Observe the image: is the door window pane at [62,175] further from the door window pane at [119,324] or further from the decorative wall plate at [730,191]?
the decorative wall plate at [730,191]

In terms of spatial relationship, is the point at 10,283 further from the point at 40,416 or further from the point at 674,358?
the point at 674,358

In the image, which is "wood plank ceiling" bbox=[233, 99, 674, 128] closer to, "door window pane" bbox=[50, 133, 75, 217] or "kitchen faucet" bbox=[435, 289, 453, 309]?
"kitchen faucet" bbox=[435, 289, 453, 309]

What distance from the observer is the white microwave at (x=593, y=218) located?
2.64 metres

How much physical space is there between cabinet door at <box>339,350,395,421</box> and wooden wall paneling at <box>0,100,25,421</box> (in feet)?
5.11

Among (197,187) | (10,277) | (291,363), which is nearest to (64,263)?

_Task details_
Can you update the entries above by replacing every "door window pane" with "glass door panel" and leaving everything else unchanged?

_The output_
Observe the image: is the glass door panel at [62,175] further from the glass door panel at [119,324] or further from the decorative wall plate at [730,191]?
the decorative wall plate at [730,191]

In terms of spatial relationship, is the point at 10,283 further from the point at 40,416 or further from the point at 674,358?
the point at 674,358

In the image, which is "wood plank ceiling" bbox=[233, 99, 674, 128] closer to, "glass door panel" bbox=[50, 133, 75, 217] or "kitchen faucet" bbox=[435, 289, 453, 309]?
"kitchen faucet" bbox=[435, 289, 453, 309]

What distance from the observer is the white microwave at (x=593, y=218) located?
2.64 metres

How much physical space is there between cabinet door at <box>339,350,395,421</box> and wooden wall paneling at <box>0,100,25,421</box> (in feet)?
5.11

Among (197,187) | (10,277) | (291,363), which is nearest to (64,263)?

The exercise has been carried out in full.